ComScore has data out on the US phone market and Asymco breaks them down, including this great chart at right on the evolution of the US phone platform install base.
It highlights a few key points, some of which are already known, but some of which don't get talked about enough:
- The Blue Ocean is still HUGE. For all that we (justifiably, more on which below) talk about who among Apple, Google, RIM, Microsoft et al. is winning in smartphones, the biggest opportunity remains the Blue Ocean of getting smartphones in the hands of non-smartphone users. (This is true of the US, but also very true of developing markets where the shift to mobile is enormous.)

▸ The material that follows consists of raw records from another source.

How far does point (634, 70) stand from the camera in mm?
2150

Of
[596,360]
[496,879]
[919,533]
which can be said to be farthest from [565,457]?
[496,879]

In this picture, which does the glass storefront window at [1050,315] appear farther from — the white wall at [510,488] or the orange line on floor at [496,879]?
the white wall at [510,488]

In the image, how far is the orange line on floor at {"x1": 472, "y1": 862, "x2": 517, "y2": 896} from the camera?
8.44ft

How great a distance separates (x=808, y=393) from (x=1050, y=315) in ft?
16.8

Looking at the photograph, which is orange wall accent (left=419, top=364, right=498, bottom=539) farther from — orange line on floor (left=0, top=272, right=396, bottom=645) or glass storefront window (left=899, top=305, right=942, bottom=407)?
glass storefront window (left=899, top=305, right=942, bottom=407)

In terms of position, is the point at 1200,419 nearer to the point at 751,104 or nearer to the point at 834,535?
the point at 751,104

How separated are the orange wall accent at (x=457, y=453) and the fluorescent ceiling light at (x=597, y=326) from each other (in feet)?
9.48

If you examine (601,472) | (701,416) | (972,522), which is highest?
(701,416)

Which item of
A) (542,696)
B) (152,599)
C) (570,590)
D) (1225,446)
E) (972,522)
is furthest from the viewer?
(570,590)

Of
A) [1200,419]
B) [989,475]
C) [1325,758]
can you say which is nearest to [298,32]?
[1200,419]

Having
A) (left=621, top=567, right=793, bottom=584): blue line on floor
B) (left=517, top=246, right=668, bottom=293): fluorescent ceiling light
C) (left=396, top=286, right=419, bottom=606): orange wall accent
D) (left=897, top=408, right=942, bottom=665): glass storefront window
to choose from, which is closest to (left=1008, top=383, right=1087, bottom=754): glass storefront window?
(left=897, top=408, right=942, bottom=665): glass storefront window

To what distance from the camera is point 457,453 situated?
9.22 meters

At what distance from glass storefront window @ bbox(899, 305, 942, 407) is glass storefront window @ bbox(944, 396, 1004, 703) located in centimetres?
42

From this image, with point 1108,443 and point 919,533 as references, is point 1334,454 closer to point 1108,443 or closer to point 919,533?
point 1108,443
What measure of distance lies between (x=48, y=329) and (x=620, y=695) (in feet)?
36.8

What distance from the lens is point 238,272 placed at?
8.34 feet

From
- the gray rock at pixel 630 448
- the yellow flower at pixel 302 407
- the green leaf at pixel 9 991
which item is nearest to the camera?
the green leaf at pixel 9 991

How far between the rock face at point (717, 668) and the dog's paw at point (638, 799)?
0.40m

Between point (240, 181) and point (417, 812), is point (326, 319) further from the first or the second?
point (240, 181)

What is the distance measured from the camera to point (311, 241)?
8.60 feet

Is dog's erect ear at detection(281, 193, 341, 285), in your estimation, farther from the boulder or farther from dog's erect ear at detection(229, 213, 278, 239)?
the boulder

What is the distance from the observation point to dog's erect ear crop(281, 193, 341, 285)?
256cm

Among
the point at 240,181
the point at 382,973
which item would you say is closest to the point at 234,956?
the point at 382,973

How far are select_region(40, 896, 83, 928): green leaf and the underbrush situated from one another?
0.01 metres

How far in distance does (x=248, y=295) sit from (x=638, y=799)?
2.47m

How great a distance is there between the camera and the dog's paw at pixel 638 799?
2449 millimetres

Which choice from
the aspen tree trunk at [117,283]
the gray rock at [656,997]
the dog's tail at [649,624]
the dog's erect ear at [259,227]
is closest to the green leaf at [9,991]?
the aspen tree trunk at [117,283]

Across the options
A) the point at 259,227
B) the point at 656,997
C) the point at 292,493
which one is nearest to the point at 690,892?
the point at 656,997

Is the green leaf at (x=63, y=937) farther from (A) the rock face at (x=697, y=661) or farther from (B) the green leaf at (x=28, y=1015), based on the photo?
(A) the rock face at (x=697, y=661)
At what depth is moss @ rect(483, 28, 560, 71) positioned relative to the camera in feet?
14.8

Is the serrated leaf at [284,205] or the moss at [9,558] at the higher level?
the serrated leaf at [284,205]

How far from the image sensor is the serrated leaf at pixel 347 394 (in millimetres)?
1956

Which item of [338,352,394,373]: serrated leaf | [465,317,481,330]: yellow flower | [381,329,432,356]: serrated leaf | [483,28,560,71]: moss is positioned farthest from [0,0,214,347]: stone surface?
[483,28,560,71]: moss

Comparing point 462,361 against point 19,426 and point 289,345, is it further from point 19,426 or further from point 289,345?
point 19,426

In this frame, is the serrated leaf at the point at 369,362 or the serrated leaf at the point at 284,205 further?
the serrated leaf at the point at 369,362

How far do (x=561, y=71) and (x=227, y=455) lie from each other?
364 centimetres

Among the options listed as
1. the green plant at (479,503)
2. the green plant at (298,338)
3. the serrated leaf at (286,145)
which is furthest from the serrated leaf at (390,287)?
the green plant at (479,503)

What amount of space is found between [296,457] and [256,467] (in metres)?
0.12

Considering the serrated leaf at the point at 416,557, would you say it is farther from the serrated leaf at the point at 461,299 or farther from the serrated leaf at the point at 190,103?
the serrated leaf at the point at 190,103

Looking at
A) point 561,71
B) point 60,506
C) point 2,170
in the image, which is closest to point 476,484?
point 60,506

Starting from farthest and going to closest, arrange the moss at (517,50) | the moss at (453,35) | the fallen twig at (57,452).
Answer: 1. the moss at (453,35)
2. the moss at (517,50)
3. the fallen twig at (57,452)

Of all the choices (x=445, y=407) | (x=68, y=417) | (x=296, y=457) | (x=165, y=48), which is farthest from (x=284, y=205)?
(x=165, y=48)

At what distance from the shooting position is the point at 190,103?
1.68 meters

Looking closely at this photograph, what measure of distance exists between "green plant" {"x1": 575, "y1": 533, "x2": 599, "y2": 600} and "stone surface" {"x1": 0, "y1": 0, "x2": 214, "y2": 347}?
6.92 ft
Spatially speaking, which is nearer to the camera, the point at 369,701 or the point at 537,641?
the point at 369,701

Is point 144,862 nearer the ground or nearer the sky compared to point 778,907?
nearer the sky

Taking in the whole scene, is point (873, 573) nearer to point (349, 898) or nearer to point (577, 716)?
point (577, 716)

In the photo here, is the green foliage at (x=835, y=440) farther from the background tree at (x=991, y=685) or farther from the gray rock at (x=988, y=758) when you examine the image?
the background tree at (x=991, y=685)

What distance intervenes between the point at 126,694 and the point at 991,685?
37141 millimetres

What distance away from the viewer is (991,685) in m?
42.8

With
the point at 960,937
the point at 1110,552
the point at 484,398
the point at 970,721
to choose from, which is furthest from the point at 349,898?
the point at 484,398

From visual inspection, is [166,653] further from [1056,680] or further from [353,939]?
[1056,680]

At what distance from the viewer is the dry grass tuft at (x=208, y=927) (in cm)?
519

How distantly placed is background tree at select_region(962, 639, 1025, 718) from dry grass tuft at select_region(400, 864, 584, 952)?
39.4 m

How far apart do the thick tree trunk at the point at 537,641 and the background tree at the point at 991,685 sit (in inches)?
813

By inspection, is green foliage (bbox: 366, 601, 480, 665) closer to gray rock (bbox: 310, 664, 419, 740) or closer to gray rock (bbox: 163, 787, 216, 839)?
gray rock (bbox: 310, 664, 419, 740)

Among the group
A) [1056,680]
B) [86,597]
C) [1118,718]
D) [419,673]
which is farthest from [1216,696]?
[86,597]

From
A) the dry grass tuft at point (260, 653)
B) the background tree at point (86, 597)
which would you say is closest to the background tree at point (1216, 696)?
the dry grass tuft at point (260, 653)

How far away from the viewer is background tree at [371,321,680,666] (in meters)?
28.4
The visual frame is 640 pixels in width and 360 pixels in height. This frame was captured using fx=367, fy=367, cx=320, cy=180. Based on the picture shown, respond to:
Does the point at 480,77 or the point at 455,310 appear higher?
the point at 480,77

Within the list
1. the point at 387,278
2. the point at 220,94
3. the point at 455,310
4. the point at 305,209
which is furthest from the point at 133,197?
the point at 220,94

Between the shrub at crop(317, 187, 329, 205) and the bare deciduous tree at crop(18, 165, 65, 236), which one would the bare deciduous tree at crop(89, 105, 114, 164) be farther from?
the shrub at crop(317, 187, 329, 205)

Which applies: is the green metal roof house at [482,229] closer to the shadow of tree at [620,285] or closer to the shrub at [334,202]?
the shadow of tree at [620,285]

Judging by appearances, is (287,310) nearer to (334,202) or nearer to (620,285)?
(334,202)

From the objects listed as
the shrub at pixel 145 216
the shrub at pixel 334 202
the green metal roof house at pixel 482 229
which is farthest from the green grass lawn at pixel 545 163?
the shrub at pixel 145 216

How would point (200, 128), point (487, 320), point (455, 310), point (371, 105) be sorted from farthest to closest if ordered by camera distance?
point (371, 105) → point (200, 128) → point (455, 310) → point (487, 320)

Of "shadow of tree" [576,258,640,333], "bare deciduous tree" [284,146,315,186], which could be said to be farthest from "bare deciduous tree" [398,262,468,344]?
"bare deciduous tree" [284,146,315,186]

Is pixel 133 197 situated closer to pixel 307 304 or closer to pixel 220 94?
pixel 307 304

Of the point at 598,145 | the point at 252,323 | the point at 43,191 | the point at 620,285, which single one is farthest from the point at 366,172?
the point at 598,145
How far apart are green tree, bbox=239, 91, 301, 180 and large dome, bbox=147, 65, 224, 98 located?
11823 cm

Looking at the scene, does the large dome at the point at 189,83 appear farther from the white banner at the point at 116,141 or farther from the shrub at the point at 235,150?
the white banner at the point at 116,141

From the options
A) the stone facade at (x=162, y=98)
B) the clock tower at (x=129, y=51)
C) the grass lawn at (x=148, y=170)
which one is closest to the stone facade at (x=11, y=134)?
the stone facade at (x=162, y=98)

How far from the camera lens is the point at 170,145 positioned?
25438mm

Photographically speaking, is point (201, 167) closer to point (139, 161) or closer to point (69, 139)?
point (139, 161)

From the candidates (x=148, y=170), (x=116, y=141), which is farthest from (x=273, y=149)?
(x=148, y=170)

- In turn, this means the game is far from over. Given that most of the market is still a blue ocean, the opportunity for newcomers is great. Particularly for platforms with lots of resources and distribution, i.e. the Microsoft-Nokia duo.
- Holy cow, Android! With all these caveats out of the way—the other thing that jumps out is how big and how fast growing Android is. Google's open-source, broad distribution strategy is textbook disruptive innovation, and at least so far, seems to be working just like it should: i.e., it is eating the market.
- Yes, Apple should be worried; but no, it's not over, far from it. First of all, Apple is huge and still growing very nicely. Second of all, because the mobile wars are platform wars, smartphone marketshare undercounts iOS marketshare because of the enormous successes of the iPad and iPod Touch, which aren't phones but are still mobile iOS devices.